Dans leur rapport annuel de 459 pages, les cinq experts, particulièrement respectés, préconisent une "hausse du taux d'imposition maximum ou l'instauration d'une taxe pour les plus hauts revenus en Allemagne".

Objectif : financer "de façon solidaire" les mesures de soutien contre l'inflation, et notamment une partie du plan massif de 200 milliards d'euros débloqué en septembre par Berlin.

Cette proposition a provoqué un vif débat dans la classe politique allemande et au sein de la coalition au pouvoir.

Elle a finalement été rejetée par le ministre des Finances du parti libéral FDP, Christian Lindner.

"L'économie et les gens n'ont pas besoin, en ce moment, de nouvelles incertitudes", a-t-il martelé mardi, assurant que le gouvernement "ne prévoyait pas de hausses d'impôts".

-Récession-

"Nous devons gérer cette crise de manière solidaire", s'était borné à affirmer un peu plus tôt le social-démocrate (SPD) Olaf Scholz, sans prendre position, lors de la remise du rapport.

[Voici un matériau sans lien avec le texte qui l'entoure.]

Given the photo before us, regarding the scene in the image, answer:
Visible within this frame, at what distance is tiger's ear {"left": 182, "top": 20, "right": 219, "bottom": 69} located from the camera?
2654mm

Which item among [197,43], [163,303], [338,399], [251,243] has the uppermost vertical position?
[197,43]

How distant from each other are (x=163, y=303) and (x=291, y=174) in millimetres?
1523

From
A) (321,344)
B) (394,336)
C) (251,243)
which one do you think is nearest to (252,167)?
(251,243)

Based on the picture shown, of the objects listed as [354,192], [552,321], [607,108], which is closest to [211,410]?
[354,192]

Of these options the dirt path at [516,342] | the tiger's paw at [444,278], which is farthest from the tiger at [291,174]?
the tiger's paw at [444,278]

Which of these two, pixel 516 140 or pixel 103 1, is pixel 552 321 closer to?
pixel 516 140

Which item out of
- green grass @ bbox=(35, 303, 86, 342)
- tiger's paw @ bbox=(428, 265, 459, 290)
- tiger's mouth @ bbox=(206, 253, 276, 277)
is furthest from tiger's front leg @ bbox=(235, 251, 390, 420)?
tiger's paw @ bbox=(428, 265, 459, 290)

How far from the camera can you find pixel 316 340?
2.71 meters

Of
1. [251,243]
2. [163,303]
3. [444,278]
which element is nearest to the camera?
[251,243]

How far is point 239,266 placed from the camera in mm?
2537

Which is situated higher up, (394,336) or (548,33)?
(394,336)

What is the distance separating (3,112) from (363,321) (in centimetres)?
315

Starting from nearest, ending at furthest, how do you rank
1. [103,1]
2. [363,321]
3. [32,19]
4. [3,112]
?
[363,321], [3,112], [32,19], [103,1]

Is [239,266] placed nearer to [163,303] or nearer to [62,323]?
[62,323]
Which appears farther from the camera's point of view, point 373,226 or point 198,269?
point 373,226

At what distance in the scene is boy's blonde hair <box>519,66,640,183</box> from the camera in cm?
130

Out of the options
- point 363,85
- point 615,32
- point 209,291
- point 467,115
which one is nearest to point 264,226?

Auparavant, le chef de file de son parti au Bundestag, Rolf Mützenich, avait jugé que la proposition des "sages" était "très intéressante".

Son homologue des Verts, Katharina Dröge, avait de son côté déploré qu'"il ne soit pas possible de se mettre d'accord" sur le sujet entre les trois partenaires de la coalition, sociaux-démocrates, écologistes, libéraux.

Car ces derniers refusent catégoriquement les hausses d'impôts, un élément central de leur doctrine politique.

"Dans cette période de flambée des prix, il faut soulager les gens et non pas alourdir" les charges, a rétorqué Christian Dürr, chef des députés FDP.

Comme ailleurs en Europe, le débat est vif en Allemagne sur la façon de financer les milliards nécessaires pour protéger ménages et entreprises de la flambée des prix, dans le sillage de la guerre en Ukraine.

La première économie de la zone euro est particulièrement touchée par la crise énergétique qui pèse sur le secteur industriel et plombe les coûts de production.

Pour l'an prochain, les "sages" anticipent une récession de 0,2%, et le gouvernement de 0,4%.

La situation sociale est de plus en plus tendue, avec une inflation jamais vue depuis les années 50, à plus de 10%.

Les grèves pour les salaires se multiplient dans l'industrie. Plusieurs dizaines de milliers de salariés suivent depuis une semaine les consignes de débrayage du syndicat IG Metall, en pleines négociations de branche avec le patronat.

-Fonds spécial-

Dans ce contexte, le gouvernement a annoncé en septembre le déblocage de 200 milliards d'euros, financés par de nouveaux emprunts, pour bloquer les prix de l'énergie jusqu'en avril 2024.

Un fonds budgétaire spécial a été créé, échappant à la règle constitutionnelle de "frein à l'endettement", qui empêche l'Etat fédéral d'emprunter pour plus de 0,35% du PIB par année.

"Il faut que quelqu'un paie, et cela ne peut pas être que nos enfants (via la dette ndlr), a averti mercredi Monika Schnitzer, la présidente des "sages", dans une critique à peine voilée à ce que certains qualifient de "tour de passe-passe budgétaire" du gouvernement.

Une partie du plan d'aide sera aussi financée par la future taxe sur les superprofits des énergéticiens, autorisée par la Commission européenne.

Mais les "sages" estiment que cela n'est pas suffisant, et appellent également le gouvernement à "cibler" les aides sur les plus vulnérables.

"Les plus pauvres (qui) voient leur consommation particulièrement réduite, car ils dépensent une grande partie de leur revenu en énergie et en alimentation", ont-ils affirmé.

Certaines mesures, comme le rabais sur "le prix du carburant" -mis en place cet été-, "bénéficient aussi, dans une large mesure, aux ménages à hauts revenus, qui pourraient supporter eux-mêmes les charges", ont-ils ajouté.

Ce manque de discernement empêche "les incitations à économiser de l'énergie", ce qui est nécessaire au vu des risques de pénuries qui pèsent sur l'Allemagne dans les prochaines années.

Si le pays a réussi, en important massivement du gaz liquéfié, à remplir ses réserves, les inquiétudes sur l'approvisionnement demeurent pour la fin de l'hiver et l'an prochain.